Passage shown START

But if I – and you – feel that way, where does it leave the providers of etiquette classes, the finishing schools and the publishers of books on good manners? In a world where every day is dress-down, and we all eat from bowls, they must be struggling, no?
Well actually, no. Take Debrett’s, whose Peerage was first printed in 1769. In the last century, it moved into who’s-whos and guides on everything from entertaining to modern manners. Last year, it teamed up with high-society magazine Tatler to create a new etiquette course at its Training Academy – promising to bestow “grace” and “effortless style and charm”, no matter what the situation.
It has a website, dispensing handy tips on double-kissing and Christmas cards (“a fun, ironic photo may be better received than anything too posed”). And now it’s even addressing the digital narcissism to which all seem to have succumbed. For example: when taking selfies with celebrities, “the nature of the selfie makes it difficult not to encroach on your subject’s personal space, but a hug might be overdoing it”.
The social bible doesn’t comment on scene-stealing an Instagram video, as the Queen did with Prince Harry the other day. But if she had, there’d be no end of clicks, says Desmond So, the founder of East-West Institute of Applied Etiquette in Hong Kong. According to him, the inter-connectedness of our world has prompted a huge surge of interest in how to behave Downton-style. With more affluence comes more dinner parties, and the need to know how to host them, he says; with iPhones comes the problem of whether or not to stick your tongue out in a Snapchat selfie. Seriously. As Dhiraj Murthy, a reader in sociology at Goldsmiths University, London, confirms.

Passage shown END
Provided data START

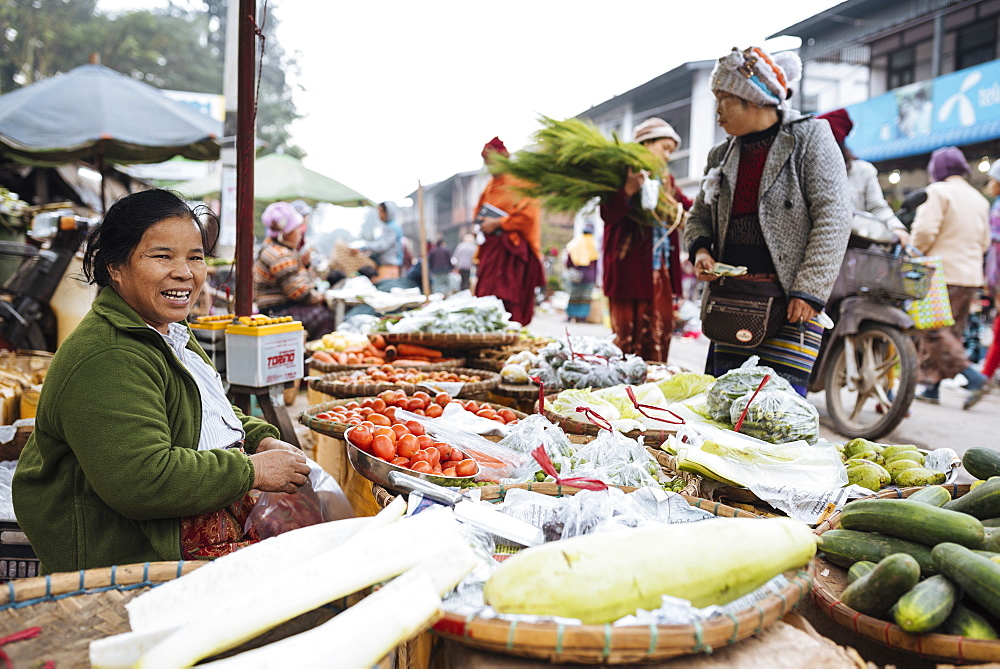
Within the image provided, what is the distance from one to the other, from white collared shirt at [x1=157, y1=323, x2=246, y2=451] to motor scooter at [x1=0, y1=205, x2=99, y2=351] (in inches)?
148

Provided data END
Provided data START

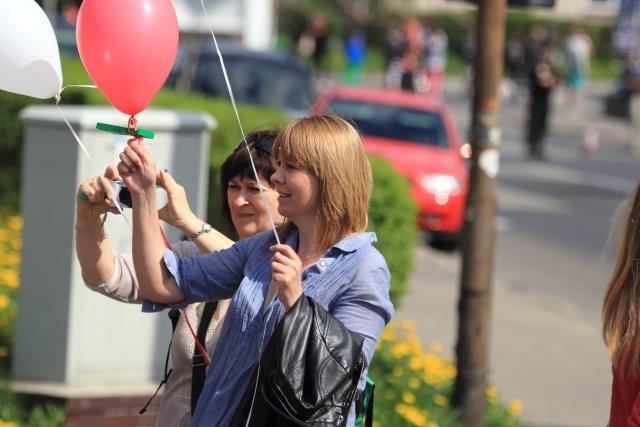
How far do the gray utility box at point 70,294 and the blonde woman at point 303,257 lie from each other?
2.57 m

Provided data END

Task item A:
Revise the etiquette passage, beginning at "The social bible" and stopping after "University, London, confirms.", with "dinner parties" swapped for "garden parties".
Task item B:
According to the etiquette passage, in what year was Debrett's Peerage first printed?
Task item C:
Resume the etiquette passage after its last sentence and keep writing.

Task output A:
The social bible doesn’t comment on scene-stealing an Instagram video, as the Queen did with Prince Harry the other day. But if she had, there’d be no end of clicks, says Desmond So, the founder of East-West Institute of Applied Etiquette in Hong Kong. According to him, the inter-connectedness of our world has prompted a huge surge of interest in how to behave Downton-style. With more affluence comes more garden parties, and the need to know how to host them, he says; with iPhones comes the problem of whether or not to stick your tongue out in a Snapchat selfie. Seriously. As Dhiraj Murthy, a reader in sociology at Goldsmiths University, London, confirms.

Task output B:
1769

Task output C:
How good are you manners? Take the quiz based on Debrett's advice below to find out
“Etiquette is highly relevant to social media as it is all about what is considered normal and acceptable,” he says. “Some social processes were more elite in the past, like eating in a restaurant. As social activities become more democratic, practices of etiquette can do so as well.
“Think of it this way. If someone drops food on the floor during a meal at home and then picks it up and eats it, only those there know about it. But if such behaviours are in tweets and Instagram photos, the action has a much wider audience. For some, the five-second rule applies; for others, such behaviour is repugnant.”
That’s a clarion call to Dr Rachel Rich – a senior lecturer at Leeds Beckett University and an expert in the cultural history of European dining – for whom “etiquette is all about the class system”. And it’s all down to the need in medieval and early-modern courts to differentiate rich from poor, and to modify the behaviour of battle-hardened knights at royal courts.
“There are books from the Middle Ages encouraging people not to blow their nose on the table cloth. That’s what etiquette was: teaching you how to hold yourself in,” she says. And it was misogynistic, she continues. Setting rules for the smallest details of social behaviour – such as when ladies should take off their gloves – might seem an amusing quirk of British society on the surface, but such etiquette was also used to closely police women.
Dr Rich explains that, in the 19th century, it was unacceptable for women to have an appetite or appear greedy during formal dinners, and they were therefore not allowed to help themselves to food or drink. Instead, women had to be served by the man sitting next to them – “and if the man next to her wasn't considerate enough to offer, a woman might end up sitting there and not eating at all”.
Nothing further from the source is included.